3) Un curriculum vitae (contenant les informations habituelles : date et lieu de naissance, cursus scolaire, diplômes, expériences professionnelles, photographie, etc.) doit être rédigé et envoyé au Secrétariat de la Province de France, à l’attention du Provincial de France, Mgr Michael Schmitz.

4) Des lettres de recommandations doivent être transmises par au moins deux prêtres.

Il est bien sûr préférable d’avoir pris contact avec un prêtre de l’Institut, qui pourra vous guider dans votre vocation et vous mettre en relation avec notre maison de formation.

Une femme peut-elle devenir membre de l’Institut ?

L’Institut possède une branche féminine, les Sœurs Adoratrices du Cœur Royal de Jésus, fondée en 2001. La maison-mère de nos sœurs se situe non loin de notre séminaire de Gricigliano, près de Florence, en Toscane. Deux autres maisons ont été fondées en Suisse et en Allemagne. La communauté compte aujourd’hui une trentaine de sœurs de différentes nationalités, ce qui apporte une grande richesse culturelle à leur vie religieuse. Elles se rattachent à la spiritualité de saint François de Sales, sainte Jeanne de Chantal et sainte Madeleine-Sophie Barat. Leur vie de communauté s’inspire beaucoup de l’inspiration de saint François de Sales qui fonda l’Ordre de la Visitation.

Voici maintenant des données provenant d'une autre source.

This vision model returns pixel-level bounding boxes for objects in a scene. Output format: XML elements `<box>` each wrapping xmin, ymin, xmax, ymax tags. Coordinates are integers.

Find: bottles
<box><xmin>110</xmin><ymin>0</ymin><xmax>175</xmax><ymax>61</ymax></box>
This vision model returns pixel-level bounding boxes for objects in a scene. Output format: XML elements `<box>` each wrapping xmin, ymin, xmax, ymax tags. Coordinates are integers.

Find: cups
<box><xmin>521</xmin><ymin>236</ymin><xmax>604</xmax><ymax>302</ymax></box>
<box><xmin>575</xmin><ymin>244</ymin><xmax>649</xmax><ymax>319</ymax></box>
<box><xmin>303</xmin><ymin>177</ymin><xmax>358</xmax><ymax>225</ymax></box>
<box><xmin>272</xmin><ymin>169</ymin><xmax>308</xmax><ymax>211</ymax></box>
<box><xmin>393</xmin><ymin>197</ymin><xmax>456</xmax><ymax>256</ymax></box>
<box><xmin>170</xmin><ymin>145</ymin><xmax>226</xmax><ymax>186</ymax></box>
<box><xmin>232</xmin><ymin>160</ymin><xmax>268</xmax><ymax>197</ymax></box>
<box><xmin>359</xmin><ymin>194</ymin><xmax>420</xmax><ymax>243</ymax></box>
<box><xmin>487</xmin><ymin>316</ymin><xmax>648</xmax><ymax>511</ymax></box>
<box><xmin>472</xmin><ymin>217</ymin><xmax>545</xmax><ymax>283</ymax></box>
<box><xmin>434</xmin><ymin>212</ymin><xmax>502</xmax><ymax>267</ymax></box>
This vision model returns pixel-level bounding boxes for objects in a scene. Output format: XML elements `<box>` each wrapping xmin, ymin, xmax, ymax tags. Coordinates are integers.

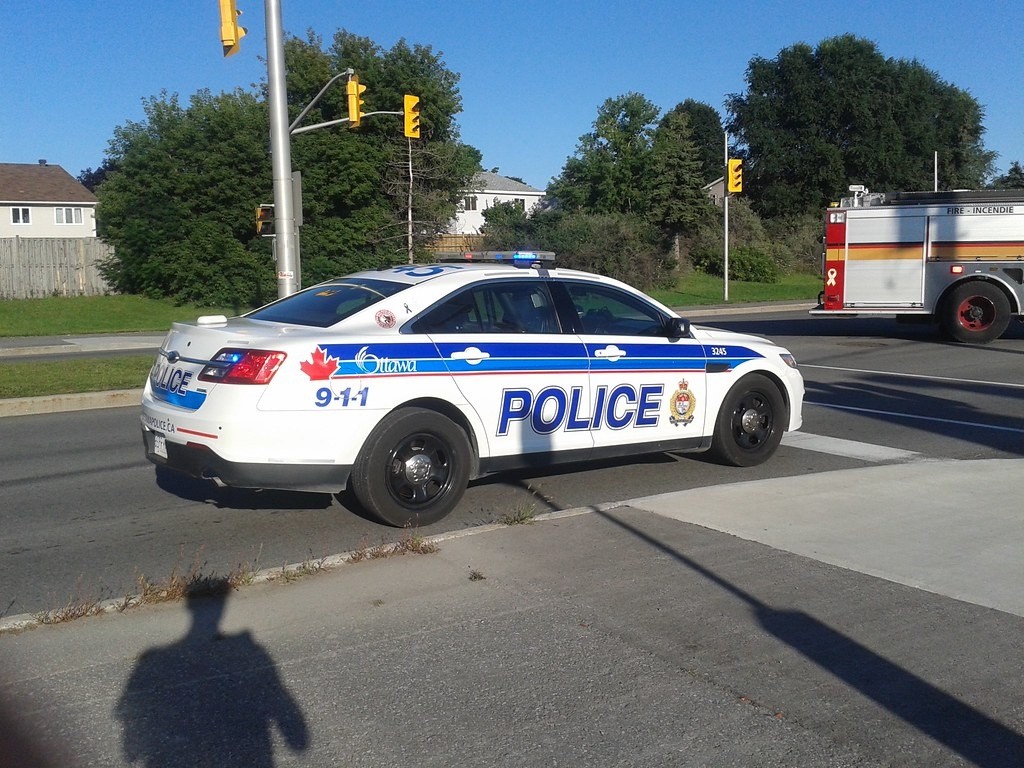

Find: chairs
<box><xmin>502</xmin><ymin>293</ymin><xmax>535</xmax><ymax>329</ymax></box>
<box><xmin>442</xmin><ymin>292</ymin><xmax>481</xmax><ymax>332</ymax></box>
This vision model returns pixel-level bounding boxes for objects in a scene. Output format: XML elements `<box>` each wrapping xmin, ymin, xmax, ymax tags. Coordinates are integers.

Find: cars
<box><xmin>140</xmin><ymin>250</ymin><xmax>805</xmax><ymax>527</ymax></box>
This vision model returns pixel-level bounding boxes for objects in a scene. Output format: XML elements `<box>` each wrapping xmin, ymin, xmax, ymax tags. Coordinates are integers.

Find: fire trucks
<box><xmin>808</xmin><ymin>185</ymin><xmax>1024</xmax><ymax>345</ymax></box>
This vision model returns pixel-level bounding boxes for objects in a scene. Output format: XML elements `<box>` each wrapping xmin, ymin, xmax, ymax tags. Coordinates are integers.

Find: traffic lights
<box><xmin>256</xmin><ymin>207</ymin><xmax>272</xmax><ymax>233</ymax></box>
<box><xmin>404</xmin><ymin>95</ymin><xmax>424</xmax><ymax>138</ymax></box>
<box><xmin>346</xmin><ymin>76</ymin><xmax>367</xmax><ymax>130</ymax></box>
<box><xmin>728</xmin><ymin>159</ymin><xmax>743</xmax><ymax>194</ymax></box>
<box><xmin>219</xmin><ymin>0</ymin><xmax>248</xmax><ymax>57</ymax></box>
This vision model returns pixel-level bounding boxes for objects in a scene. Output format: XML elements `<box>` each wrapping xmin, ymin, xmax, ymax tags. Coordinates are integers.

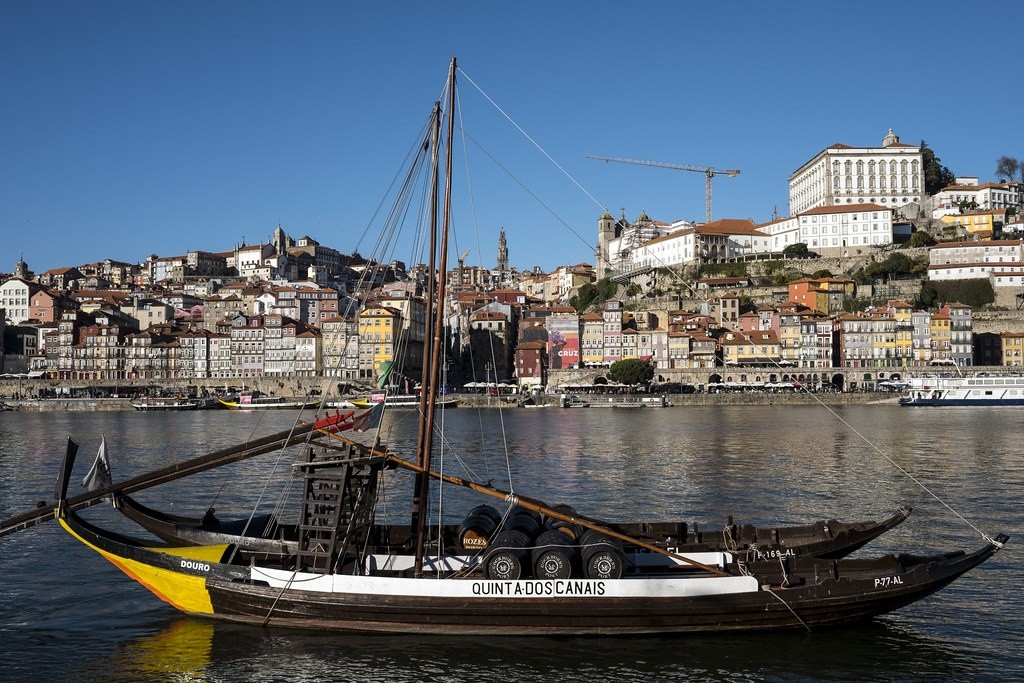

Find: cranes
<box><xmin>584</xmin><ymin>155</ymin><xmax>741</xmax><ymax>224</ymax></box>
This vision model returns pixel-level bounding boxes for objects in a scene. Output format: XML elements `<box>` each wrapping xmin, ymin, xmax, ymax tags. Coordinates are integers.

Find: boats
<box><xmin>218</xmin><ymin>396</ymin><xmax>324</xmax><ymax>411</ymax></box>
<box><xmin>348</xmin><ymin>394</ymin><xmax>462</xmax><ymax>409</ymax></box>
<box><xmin>131</xmin><ymin>396</ymin><xmax>198</xmax><ymax>411</ymax></box>
<box><xmin>898</xmin><ymin>377</ymin><xmax>1024</xmax><ymax>406</ymax></box>
<box><xmin>564</xmin><ymin>396</ymin><xmax>590</xmax><ymax>407</ymax></box>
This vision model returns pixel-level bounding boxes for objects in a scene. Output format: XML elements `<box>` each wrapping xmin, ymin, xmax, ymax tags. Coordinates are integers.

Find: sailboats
<box><xmin>84</xmin><ymin>101</ymin><xmax>913</xmax><ymax>561</ymax></box>
<box><xmin>55</xmin><ymin>58</ymin><xmax>1011</xmax><ymax>637</ymax></box>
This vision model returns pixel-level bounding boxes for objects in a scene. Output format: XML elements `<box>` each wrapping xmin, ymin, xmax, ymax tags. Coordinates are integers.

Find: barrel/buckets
<box><xmin>458</xmin><ymin>503</ymin><xmax>625</xmax><ymax>579</ymax></box>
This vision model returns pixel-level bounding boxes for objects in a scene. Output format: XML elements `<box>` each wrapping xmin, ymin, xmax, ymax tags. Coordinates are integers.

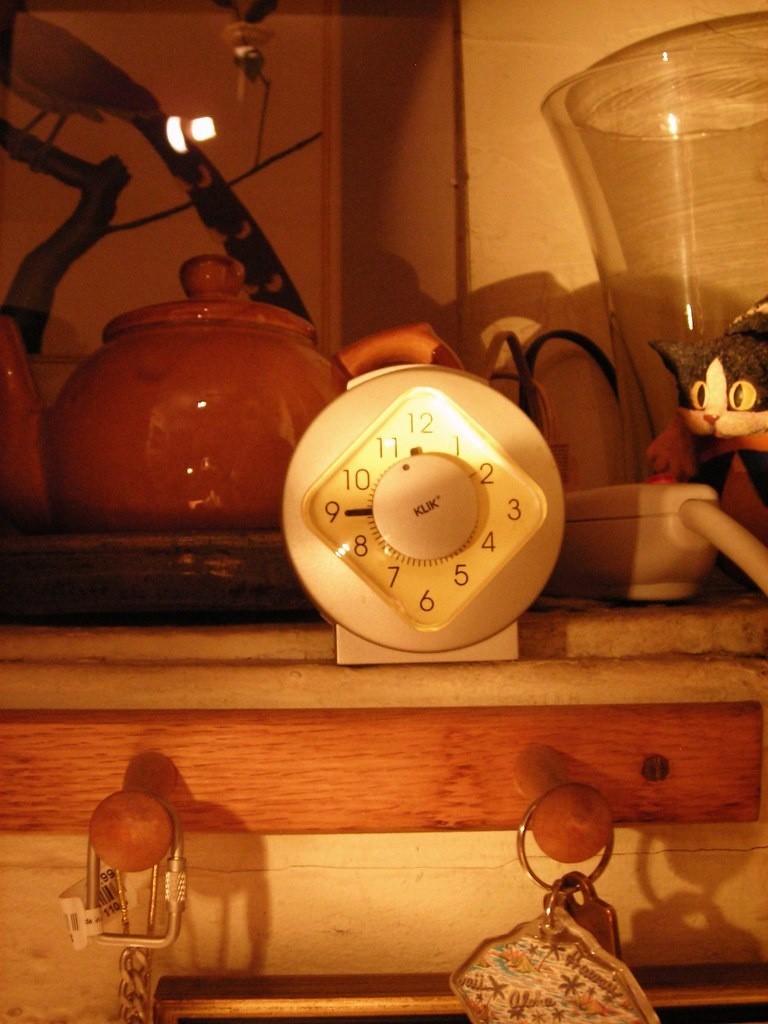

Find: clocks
<box><xmin>282</xmin><ymin>363</ymin><xmax>568</xmax><ymax>668</ymax></box>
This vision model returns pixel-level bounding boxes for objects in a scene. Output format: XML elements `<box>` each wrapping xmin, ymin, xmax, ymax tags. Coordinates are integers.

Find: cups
<box><xmin>557</xmin><ymin>484</ymin><xmax>719</xmax><ymax>600</ymax></box>
<box><xmin>538</xmin><ymin>44</ymin><xmax>767</xmax><ymax>535</ymax></box>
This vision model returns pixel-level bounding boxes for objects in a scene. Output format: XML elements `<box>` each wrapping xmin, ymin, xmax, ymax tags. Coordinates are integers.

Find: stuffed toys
<box><xmin>647</xmin><ymin>312</ymin><xmax>768</xmax><ymax>547</ymax></box>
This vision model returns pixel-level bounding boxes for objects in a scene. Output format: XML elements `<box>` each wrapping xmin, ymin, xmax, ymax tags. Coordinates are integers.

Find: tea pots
<box><xmin>0</xmin><ymin>253</ymin><xmax>463</xmax><ymax>532</ymax></box>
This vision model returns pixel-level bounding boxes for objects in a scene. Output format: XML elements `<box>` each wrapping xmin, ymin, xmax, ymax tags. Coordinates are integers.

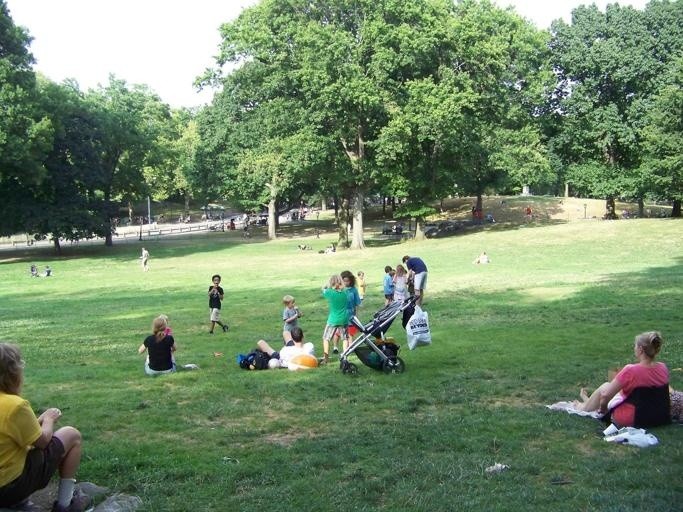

Nos sœurs ne sont pas cloîtrées, mais la vie contemplative est au cœur de leurs journées. Elles chantent les laudes, les vêpres et les complies et assistent chaque jour à la sainte Messe. En outre, elles disposent d’une heure de méditation avant la Messe ainsi que l’Heure sainte, c’est-à-dire l’adoration eucharistique, tous les soirs. Les Adoratrices sont aussi appelées à s’investir dans des tâches apostoliques. Outre la confection et la restauration d’ornements liturgiques et de linges d’autel, elles encadrent chaque été des colonies féminines dans leur maison du Jura suisse.